Stress As Cause Of Pain

Stress is never a cause of pain contrary to the popular belief. However stress may certainly increase the level of an existing pain complaint, especially when the pain complaint is musculo-skeletal or involving joints and muscles. This is likely as a result of a tightening of muscles in stressful situations. This may have its origin in situations where we would have been under physical threat and was to prepare ourselves for explosive activity such as fight or flight. In modern society we do not typically have that ever present threat of physical attack, but in it’s place we have substituted a mental stress which may have the same effect on our muscles. In a similar way stress may lead to a clenching of the teeth together possibly to brace our jaw for physical contact. Once again we may see this clenching activity when we are under stress. Once more a reaction to what was previously a physical stress, which has now largely been replaced in modern society by mental stress.

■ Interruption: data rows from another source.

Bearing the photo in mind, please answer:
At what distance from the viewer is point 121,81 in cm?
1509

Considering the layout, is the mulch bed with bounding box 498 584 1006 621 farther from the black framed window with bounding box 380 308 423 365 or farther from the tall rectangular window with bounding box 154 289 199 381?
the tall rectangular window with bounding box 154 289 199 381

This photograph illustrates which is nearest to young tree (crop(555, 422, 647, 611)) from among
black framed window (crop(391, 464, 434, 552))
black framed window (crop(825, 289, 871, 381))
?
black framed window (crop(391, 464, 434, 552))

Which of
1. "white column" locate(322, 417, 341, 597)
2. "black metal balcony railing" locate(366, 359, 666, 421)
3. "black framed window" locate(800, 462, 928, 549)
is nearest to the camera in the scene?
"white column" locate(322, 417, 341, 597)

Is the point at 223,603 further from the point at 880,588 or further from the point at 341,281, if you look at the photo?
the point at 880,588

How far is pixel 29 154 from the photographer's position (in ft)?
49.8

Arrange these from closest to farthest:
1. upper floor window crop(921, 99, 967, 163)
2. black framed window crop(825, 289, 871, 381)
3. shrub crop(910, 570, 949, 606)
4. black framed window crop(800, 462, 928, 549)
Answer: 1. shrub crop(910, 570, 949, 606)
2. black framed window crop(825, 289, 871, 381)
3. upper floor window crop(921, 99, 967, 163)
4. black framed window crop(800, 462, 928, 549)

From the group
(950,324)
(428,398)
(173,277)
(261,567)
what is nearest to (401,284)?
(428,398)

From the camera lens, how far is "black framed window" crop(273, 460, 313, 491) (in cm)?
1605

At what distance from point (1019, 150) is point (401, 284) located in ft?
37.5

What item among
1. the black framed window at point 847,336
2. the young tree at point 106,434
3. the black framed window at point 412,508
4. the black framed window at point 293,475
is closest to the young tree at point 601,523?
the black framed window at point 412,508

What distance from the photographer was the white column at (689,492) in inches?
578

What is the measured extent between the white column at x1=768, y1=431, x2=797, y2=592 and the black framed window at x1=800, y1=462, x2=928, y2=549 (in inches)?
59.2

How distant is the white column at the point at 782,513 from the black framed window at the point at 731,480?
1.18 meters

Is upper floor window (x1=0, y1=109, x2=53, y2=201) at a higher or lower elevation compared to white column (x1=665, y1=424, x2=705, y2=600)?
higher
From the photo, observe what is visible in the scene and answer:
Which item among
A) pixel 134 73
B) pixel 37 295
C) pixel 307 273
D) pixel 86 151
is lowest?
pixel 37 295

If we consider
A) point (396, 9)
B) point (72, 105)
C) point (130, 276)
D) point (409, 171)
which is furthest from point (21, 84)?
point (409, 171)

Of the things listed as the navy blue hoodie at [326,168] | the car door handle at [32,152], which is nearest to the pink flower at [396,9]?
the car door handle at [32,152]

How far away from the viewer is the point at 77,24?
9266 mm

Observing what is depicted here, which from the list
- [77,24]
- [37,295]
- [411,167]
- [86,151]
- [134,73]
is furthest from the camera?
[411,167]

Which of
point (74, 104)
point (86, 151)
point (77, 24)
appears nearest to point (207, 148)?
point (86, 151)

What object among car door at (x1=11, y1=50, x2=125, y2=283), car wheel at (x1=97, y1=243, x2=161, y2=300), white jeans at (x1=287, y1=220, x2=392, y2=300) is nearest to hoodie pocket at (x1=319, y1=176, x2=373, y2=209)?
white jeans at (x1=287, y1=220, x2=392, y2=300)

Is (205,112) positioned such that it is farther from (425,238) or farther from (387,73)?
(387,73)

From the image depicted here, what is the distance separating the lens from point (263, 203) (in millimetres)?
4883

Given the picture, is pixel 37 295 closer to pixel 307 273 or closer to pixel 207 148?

Tooth grinding, which we are all guilty of to some extent, is an activity which seems to have no rational reason. Nowadays we tend to classify it as a movement disorder which would mean it’s origins are similar to for example a tremor. Some people are very severe tooth grinders and it is often mistakenly believed that this is a sign of stress which it is not. Grinding seems to be a hereditary condition meaning we are born with a tendency to grind our teeth. Although not caused by stress, tooth grinding is certainly influenced by stress with studies clearly showing that in times of higher stress such a when taking an exam that tooth grinding is normally at a higher level.

Although tooth grinding and clenching do not cause jaw problems as commonly perceived they do have a role. It is likely that when the joint is somewhat damaged and thus compromised it is possible that the increased level of grinding in a given individual during a time of stress may prove to be too much for the damaged joint or painful muscles. The higher level of grinding caused by the stress tipped the balance, leading to an earlier progression to a pain or a jaw problem than might have occurred in a less stressful period. Meaning essentially that stress in this instance caused pain, but in truth there had to be an underlying but non evident problem with the jaw or muscles.